(Fui em cada minuto dos seus mandatos opositora de Elina Fraga, como já o era de Marinho Pinto. Não critiquei apenas o carácter populista das intervenções de ambos como, acima de tudo, um desnorte financeiro que parecia andar a par e passo com o do país. Estou, portanto, à-vontade para falar, não apenas do passado recente como do presente, convencida de que foi, de facto, preciso mudar algo para que muita coisa permanecesse na mesma.)
Numa semana profícua em notícias para humoristas, destaco o que, para mim, é uma não-notícia, na medida em que já há mais de nove anos que vinha repetindo, mesmo sob ameaças várias, o que agora se tornou conhecido. Auditoria feita e resultados apenas parcialmente publicados, é para todos evidente que algo esteve profundamente errado na gestão dos dinheiros da Ordem. Independentemente do que se possa vir a apurar, o que causa perplexidade não são apenas os montantes envolvidos mas, acima de tudo, como foi possível tal descaminho durar tanto tempo numa instituição de interesse público.

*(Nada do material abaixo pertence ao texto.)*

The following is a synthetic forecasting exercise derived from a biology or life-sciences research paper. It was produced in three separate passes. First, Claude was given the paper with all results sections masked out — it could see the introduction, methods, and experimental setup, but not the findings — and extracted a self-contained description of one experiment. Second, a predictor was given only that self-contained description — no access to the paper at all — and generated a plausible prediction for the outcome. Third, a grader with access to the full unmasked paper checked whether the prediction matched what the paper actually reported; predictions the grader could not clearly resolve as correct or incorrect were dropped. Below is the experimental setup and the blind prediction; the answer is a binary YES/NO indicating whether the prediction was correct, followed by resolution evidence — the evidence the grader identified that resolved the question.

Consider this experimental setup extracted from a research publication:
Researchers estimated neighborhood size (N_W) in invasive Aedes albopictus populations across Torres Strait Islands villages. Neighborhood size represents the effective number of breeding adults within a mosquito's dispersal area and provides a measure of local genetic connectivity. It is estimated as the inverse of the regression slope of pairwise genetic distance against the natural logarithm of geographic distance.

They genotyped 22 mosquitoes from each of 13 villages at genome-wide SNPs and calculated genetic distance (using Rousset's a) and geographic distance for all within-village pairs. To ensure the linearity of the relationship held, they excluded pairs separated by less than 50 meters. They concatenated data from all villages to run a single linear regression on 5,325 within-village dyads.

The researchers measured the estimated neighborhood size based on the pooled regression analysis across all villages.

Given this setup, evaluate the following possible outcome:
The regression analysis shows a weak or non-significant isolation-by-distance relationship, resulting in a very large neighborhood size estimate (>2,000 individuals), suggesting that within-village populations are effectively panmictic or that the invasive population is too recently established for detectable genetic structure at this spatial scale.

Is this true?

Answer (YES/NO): NO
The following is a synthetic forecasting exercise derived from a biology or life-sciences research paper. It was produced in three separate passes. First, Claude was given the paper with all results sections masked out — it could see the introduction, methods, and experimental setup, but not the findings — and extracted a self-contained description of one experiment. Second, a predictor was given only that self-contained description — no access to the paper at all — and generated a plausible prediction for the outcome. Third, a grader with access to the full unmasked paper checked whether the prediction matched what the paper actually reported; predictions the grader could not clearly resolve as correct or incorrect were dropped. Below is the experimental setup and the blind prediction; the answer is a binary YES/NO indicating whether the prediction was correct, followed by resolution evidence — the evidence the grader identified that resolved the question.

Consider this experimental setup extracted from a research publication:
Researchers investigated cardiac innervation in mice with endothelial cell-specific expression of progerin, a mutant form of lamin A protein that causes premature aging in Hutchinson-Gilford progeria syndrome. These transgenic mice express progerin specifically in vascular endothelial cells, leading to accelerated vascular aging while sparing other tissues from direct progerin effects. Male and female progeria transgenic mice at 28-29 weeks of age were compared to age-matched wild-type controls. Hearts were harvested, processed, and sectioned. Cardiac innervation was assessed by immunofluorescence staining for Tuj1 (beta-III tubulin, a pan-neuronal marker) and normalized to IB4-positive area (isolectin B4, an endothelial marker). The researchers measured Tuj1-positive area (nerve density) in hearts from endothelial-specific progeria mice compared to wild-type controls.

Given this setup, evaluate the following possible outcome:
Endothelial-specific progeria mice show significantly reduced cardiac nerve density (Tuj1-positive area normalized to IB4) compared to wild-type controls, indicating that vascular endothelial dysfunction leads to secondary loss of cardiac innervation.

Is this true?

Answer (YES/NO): YES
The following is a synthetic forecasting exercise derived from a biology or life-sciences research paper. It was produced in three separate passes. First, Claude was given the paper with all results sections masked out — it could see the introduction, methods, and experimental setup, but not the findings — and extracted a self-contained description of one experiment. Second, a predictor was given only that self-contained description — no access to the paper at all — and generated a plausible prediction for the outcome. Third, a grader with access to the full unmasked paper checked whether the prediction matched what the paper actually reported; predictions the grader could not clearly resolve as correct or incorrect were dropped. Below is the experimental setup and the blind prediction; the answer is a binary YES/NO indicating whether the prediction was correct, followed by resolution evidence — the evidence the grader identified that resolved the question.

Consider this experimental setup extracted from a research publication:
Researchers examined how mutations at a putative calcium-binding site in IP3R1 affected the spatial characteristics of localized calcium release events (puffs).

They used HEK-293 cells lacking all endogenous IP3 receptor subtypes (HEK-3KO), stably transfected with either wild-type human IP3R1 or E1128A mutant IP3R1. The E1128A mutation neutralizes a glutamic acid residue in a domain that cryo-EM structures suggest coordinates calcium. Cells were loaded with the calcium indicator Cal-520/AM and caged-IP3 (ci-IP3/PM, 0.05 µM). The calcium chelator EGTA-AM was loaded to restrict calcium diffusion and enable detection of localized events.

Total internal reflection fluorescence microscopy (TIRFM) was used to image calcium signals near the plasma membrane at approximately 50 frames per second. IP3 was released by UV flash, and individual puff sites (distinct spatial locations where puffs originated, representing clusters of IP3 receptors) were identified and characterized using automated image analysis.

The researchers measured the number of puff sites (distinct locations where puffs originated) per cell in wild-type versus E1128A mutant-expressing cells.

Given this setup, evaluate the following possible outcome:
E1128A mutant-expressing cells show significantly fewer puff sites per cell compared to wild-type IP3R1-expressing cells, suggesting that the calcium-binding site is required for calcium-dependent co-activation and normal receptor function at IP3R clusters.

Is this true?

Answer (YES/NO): NO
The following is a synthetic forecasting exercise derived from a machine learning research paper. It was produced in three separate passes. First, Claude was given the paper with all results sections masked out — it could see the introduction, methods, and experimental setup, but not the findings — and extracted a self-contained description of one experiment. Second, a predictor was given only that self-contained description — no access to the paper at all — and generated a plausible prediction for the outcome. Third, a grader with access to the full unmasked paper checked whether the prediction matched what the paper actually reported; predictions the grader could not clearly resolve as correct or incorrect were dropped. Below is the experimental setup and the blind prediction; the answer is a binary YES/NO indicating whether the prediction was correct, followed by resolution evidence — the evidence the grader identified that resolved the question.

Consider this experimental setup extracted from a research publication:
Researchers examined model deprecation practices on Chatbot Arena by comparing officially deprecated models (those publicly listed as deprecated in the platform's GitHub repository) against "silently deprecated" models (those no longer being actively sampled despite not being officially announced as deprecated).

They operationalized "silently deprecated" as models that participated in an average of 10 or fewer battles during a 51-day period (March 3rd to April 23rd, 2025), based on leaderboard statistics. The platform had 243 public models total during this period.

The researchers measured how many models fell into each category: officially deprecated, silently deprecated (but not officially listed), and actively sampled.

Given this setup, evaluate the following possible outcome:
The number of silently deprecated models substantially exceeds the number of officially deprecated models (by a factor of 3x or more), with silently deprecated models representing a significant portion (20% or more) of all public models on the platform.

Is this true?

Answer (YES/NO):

Dito isto, o que não posso deixar de assinalar é o paradoxo de, pelo que se disse, o mesmo Bastonário – que foi eleito justamente como reacção ao dito desnorte – ter defendido em sede de Conselho Geral que, não obstante a gravidade do que afirmou ter sido apurado, o resultado da auditoria não deveria ser enviado às autoridades competentes. Esta posição, incompreensível para todos aqueles que pagam as suas quotas à Ordem no pressuposto de que o seu dinheiro é bem usado, incluindo-se aqui a própria auditoria, equivale a “varrer para debaixo do tapete” as responsabilidades e é quase tão inadmissível numa qualquer instituição de interesse público e, mais ainda, na Ordem dos Advogados quanto o alegado uso que foi dado ao dinheiro.
Um Bastonário que, sob a justificação de que o envio de uma auditoria para a Procuradoria, com o conteúdo que aquela tem, encerra um desprestígio evita o recurso à Justiça, é alguém que não pode representar todos os advogados por mais debates que protagonize sobre a delação premiada.
A autora escreve de acordo com a antiga ortografia.